EXCERPT ->
++++++++

Switches in electronics are operated in a current and voltage range
that generally does not impose any particular load or requirements
on the switch.
[0004] In contrast, switches in medium-voltage technology are used
with different tasks (e.g., as circuit breakers, load switches,
isolating switches, load-break switches, grounding switches or
protective switches). On account of a generally more complex
structure, the switches are also referred to as switching devices
in a generalized manner.
[0005] In this case, given loads are no-load switching, switching
of operating currents, and switching of short-circuit currents.
[0006] For example, the switching device is intended to provide as
little resistance as possible to the flow of operating and
short-circuit currents in the closed state. In contrast, the open
contact gap is to safely withstand the voltages occurring at the
open contact gap in the open state.
[0007] All live parts are to be sufficiently insulated with respect
to ground and from phase to phase when the switching device is open
or closed.
[0008] The switching device is intended to be able to close the
circuit when a voltage is applied. In the case of isolators, this
condition is only for the de-energized state, apart from small
charging currents. In addition, the switching device is intended to
be able to open the circuit when current flows (this requirement is
not made for isolators).
[0009] The switching device is also intended to cause switching
overvoltages that are as low as possible.
[0010] Known switching devices that meet these requirements use
vacuum interrupters, as shown in FIG. 1. The switching devices are
fastened to a frame with the aid of insulators (e.g., in the case
of a circuit breaker, as shown in FIGS. 2 and 3) and are
mechanically switched with the aid of a lever.
[0011] On account of the high mechanical load, this mechanical
switching operation allows 10,000-120,000 switching cycles
depending on the model according to the data sheet, the drives
being oiled after 10,000 switching cycles, and the vacuum
interrupters having to be replaced after 30,000 switching
cycles.
[0012] In this case, the entire drive mechanism with trip elements,
auxiliary switches, display, and actuation devices is accommodated
in a drive box.
[0013] The closing spring is tensioned electrically or manually.
The closing spring latches after the tensioning operation has ended
and is used as a mechanical energy store. The force from the drive
to the switch poles is transmitted via switch rods.
[0014] For switching-on, the closing spring is unlatched
mechanically or is unlatched electrically by remote actuation.
During the switching-on operation, the closing spring tensions the
opening or contact pressure springs. The closing spring that is now
unloaded is automatically tensioned again by the drive motor or
manually. Manual unloading has the disadvantage of the presence of
a person who is also exposed to hazards under certain
circumstances.

++++++++

SOURCE EXCERPT ->
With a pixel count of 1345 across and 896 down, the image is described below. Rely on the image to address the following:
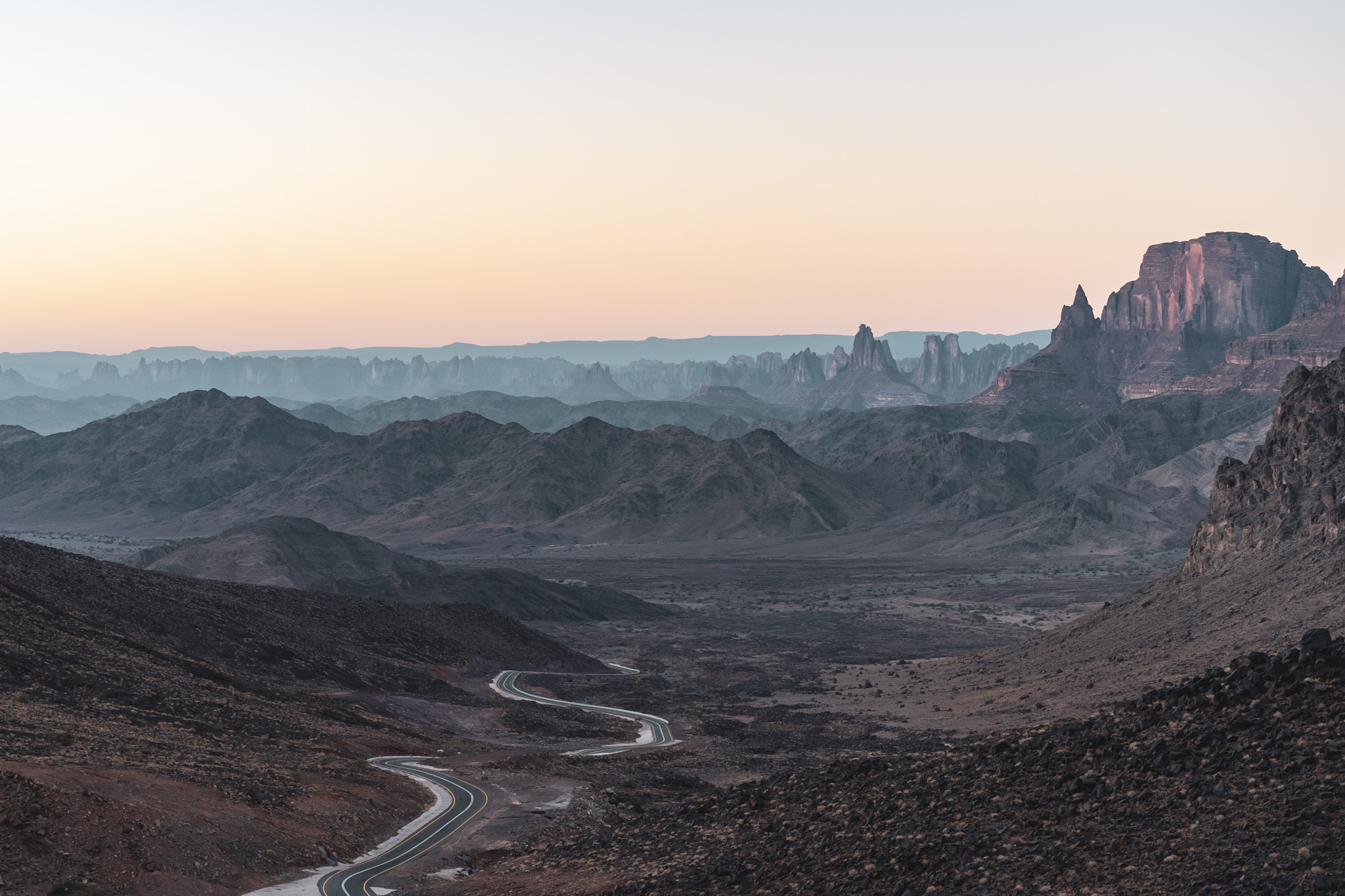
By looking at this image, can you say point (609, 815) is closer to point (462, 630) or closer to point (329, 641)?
point (329, 641)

++++++++

TASK SET ->
1. List every role that the medium-voltage switching excerpt names in its parenthetical list of the tasks switches are used for.
2. From the medium-voltage switching excerpt, repeat word for word the part that opens with the words containing "[0004] In contrast, switches" and closes with "a generalized manner.".

EXPECTED RESPONSES ->
1.
circuit breakers
load switches
isolating switches
load-break switches
grounding switches
protective switches

2.
[0004] In contrast, switches in medium-voltage technology are used
with different tasks (e.g., as circuit breakers, load switches,
isolating switches, load-break switches, grounding switches or
protective switches). On account of a generally more complex
structure, the switches are also referred to as switching devices
in a generalized manner.